GIVEN DATA:

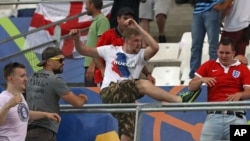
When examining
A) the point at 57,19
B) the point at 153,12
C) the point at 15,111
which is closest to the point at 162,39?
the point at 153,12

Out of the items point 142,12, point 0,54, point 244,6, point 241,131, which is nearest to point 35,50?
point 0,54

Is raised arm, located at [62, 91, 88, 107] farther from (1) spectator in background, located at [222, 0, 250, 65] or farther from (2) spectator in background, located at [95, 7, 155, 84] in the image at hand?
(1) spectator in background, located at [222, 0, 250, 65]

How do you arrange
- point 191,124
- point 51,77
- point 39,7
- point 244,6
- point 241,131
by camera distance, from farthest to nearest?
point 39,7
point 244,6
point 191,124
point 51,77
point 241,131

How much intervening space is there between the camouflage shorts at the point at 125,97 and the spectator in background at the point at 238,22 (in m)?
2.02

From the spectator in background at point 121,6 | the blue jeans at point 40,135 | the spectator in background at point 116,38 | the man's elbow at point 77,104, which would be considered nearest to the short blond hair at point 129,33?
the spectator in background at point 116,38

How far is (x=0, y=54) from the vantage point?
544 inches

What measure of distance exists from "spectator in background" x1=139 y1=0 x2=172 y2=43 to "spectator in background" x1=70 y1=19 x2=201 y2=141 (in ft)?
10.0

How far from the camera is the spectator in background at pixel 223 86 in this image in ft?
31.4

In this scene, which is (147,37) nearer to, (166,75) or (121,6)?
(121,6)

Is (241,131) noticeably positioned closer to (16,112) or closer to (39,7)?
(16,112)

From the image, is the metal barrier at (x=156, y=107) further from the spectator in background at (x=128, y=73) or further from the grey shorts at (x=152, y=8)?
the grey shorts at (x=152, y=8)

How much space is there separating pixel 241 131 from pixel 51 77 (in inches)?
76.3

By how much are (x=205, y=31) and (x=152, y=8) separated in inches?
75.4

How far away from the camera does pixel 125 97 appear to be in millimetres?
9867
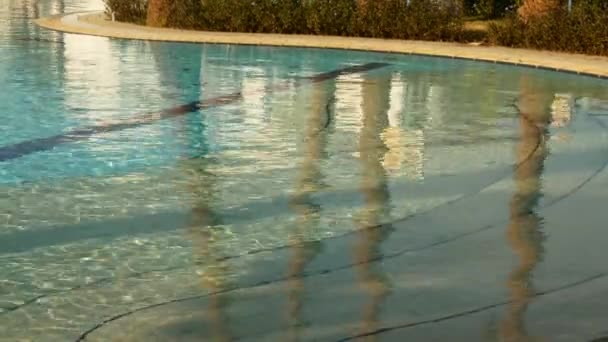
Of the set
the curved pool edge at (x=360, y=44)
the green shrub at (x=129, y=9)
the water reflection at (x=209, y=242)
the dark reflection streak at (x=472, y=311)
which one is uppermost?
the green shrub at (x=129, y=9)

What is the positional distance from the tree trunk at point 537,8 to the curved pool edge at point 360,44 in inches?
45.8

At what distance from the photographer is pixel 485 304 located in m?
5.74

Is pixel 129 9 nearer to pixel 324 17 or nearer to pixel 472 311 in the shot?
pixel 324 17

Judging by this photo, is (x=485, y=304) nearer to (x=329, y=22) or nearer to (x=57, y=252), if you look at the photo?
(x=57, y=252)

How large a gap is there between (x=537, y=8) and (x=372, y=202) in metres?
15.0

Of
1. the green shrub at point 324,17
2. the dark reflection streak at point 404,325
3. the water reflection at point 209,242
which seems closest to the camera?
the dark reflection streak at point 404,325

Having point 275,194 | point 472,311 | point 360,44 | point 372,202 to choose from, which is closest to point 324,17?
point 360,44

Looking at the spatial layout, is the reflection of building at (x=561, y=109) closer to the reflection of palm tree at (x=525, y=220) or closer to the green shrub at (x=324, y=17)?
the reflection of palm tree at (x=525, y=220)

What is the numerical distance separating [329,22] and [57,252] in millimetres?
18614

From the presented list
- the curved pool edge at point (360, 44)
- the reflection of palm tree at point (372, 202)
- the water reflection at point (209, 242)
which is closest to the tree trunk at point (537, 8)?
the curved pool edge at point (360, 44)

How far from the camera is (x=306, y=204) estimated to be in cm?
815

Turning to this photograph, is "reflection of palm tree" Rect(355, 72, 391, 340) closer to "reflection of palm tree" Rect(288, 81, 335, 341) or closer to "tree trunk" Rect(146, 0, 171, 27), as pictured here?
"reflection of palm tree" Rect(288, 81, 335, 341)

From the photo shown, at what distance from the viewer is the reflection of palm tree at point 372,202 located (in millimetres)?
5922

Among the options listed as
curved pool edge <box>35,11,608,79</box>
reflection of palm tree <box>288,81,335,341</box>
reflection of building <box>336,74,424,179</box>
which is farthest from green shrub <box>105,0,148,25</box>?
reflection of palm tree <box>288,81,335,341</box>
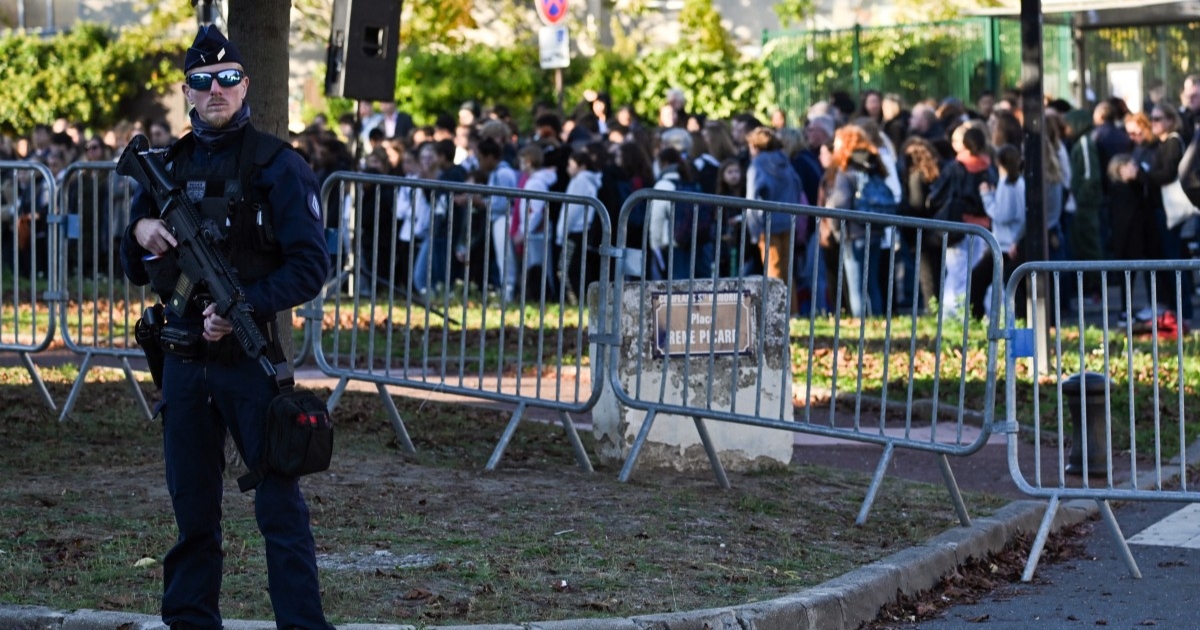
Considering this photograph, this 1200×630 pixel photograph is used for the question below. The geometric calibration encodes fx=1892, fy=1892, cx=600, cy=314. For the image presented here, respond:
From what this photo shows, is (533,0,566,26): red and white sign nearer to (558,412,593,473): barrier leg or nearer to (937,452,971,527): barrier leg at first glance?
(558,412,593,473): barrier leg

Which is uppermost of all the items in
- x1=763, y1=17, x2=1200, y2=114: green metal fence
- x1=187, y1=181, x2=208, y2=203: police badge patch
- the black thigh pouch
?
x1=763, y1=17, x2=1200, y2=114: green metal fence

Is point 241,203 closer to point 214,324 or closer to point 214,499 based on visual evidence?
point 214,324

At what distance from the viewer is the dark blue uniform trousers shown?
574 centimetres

INSTRUCTIONS TO FOLLOW:
Repeat the records above exactly, leaving out the pictures.

ANSWER TO THE EXERCISE:
When examining
A) the point at 57,19
B) the point at 153,12
C) the point at 15,111
which is closest to the point at 162,39?
the point at 153,12

Out of the items point 142,12, point 0,54, point 244,6, point 241,131, which is nearest to point 35,50?
point 0,54

Is raised arm, located at [62, 91, 88, 107] farther from (1) spectator in background, located at [222, 0, 250, 65] or farther from (2) spectator in background, located at [95, 7, 155, 84] in the image at hand?
(1) spectator in background, located at [222, 0, 250, 65]

How do you arrange
- point 191,124
- point 51,77
- point 39,7
- point 244,6
- point 241,131
by camera distance, from farthest to nearest?
point 39,7
point 244,6
point 191,124
point 51,77
point 241,131

How much intervening space is there between the camouflage shorts at the point at 125,97 and the spectator in background at the point at 238,22 (in m)?
2.02

From the spectator in background at point 121,6 | the blue jeans at point 40,135 | the spectator in background at point 116,38 | the man's elbow at point 77,104, which would be considered nearest to the short blond hair at point 129,33?
the spectator in background at point 116,38

How far is (x=0, y=54) from the vantage point?
544 inches

What measure of distance exists from "spectator in background" x1=139 y1=0 x2=172 y2=43 to "spectator in background" x1=70 y1=19 x2=201 y2=141 (in ft)?
10.0

How far from the camera is the spectator in background at pixel 223 86 in this image in ft?
31.4

In this scene, which is (147,37) nearer to, (166,75) or (121,6)?
(121,6)

Is (241,131) noticeably positioned closer to (16,112) or closer to (39,7)?
(16,112)

From the image, is the metal barrier at (x=156, y=107) further from the spectator in background at (x=128, y=73) or further from the grey shorts at (x=152, y=8)?
the grey shorts at (x=152, y=8)

How much space is there separating pixel 241 131 from pixel 51 77 (in inches)?
76.3

By how much are (x=205, y=31) and (x=152, y=8) separated in inches?
75.4

How far away from the camera does pixel 125 97 appear to be in millimetres?
9867
Of the set
the curved pool edge at (x=360, y=44)
the green shrub at (x=129, y=9)
the water reflection at (x=209, y=242)
the dark reflection streak at (x=472, y=311)
which one is uppermost?
the green shrub at (x=129, y=9)

What is the positional distance from the tree trunk at point 537,8 to the curved pool edge at point 360,44 in inches?
45.8

At what distance from the photographer is pixel 485 304 located in m?
5.74

Is pixel 129 9 nearer to pixel 324 17 or nearer to pixel 472 311 in the shot?
pixel 324 17

Judging by this photo, is (x=485, y=304) nearer to (x=329, y=22) or nearer to (x=57, y=252), if you look at the photo?
(x=57, y=252)

How large a gap is there between (x=537, y=8) and (x=372, y=202) in metres?
15.0

Of
1. the green shrub at point 324,17
2. the dark reflection streak at point 404,325
3. the water reflection at point 209,242
which seems closest to the camera?
the dark reflection streak at point 404,325

Having point 275,194 | point 472,311 | point 360,44 | point 372,202 to choose from, which is closest to point 324,17?
point 360,44

Looking at the spatial layout, is the reflection of building at (x=561, y=109) closer to the reflection of palm tree at (x=525, y=220) or closer to the green shrub at (x=324, y=17)?
the reflection of palm tree at (x=525, y=220)

What is the numerical distance separating [329,22] and [57,252] in millimetres?
18614

From the presented list
- the curved pool edge at point (360, 44)
- the reflection of palm tree at point (372, 202)
- the water reflection at point (209, 242)
which is closest to the tree trunk at point (537, 8)?
the curved pool edge at point (360, 44)

How far from the camera is (x=306, y=204) estimated to be in cm?
815

Turning to this photograph, is "reflection of palm tree" Rect(355, 72, 391, 340) closer to "reflection of palm tree" Rect(288, 81, 335, 341) or closer to "tree trunk" Rect(146, 0, 171, 27), as pictured here?
"reflection of palm tree" Rect(288, 81, 335, 341)

From the photo shown, at what distance from the viewer is the reflection of palm tree at point 372,202 located (in millimetres)?
5922

Among the options listed as
curved pool edge <box>35,11,608,79</box>
reflection of palm tree <box>288,81,335,341</box>
reflection of building <box>336,74,424,179</box>
which is farthest from green shrub <box>105,0,148,25</box>?
reflection of palm tree <box>288,81,335,341</box>
Considering this photograph, this 1200×630 pixel photograph is used for the question below. The geometric calibration encodes fx=1892, fy=1892, cx=600, cy=314. For the image presented here, respond:
From what this photo shows, is (533,0,566,26): red and white sign nearer to (558,412,593,473): barrier leg or nearer to (937,452,971,527): barrier leg at first glance?
(558,412,593,473): barrier leg

Which is uppermost of all the items in
- x1=763, y1=17, x2=1200, y2=114: green metal fence
- x1=187, y1=181, x2=208, y2=203: police badge patch
- the black thigh pouch
?
x1=763, y1=17, x2=1200, y2=114: green metal fence

Is point 241,203 closer to point 214,324 or closer to point 214,499 based on visual evidence?
point 214,324

At what distance from the viewer is the dark blue uniform trousers shown?
574 centimetres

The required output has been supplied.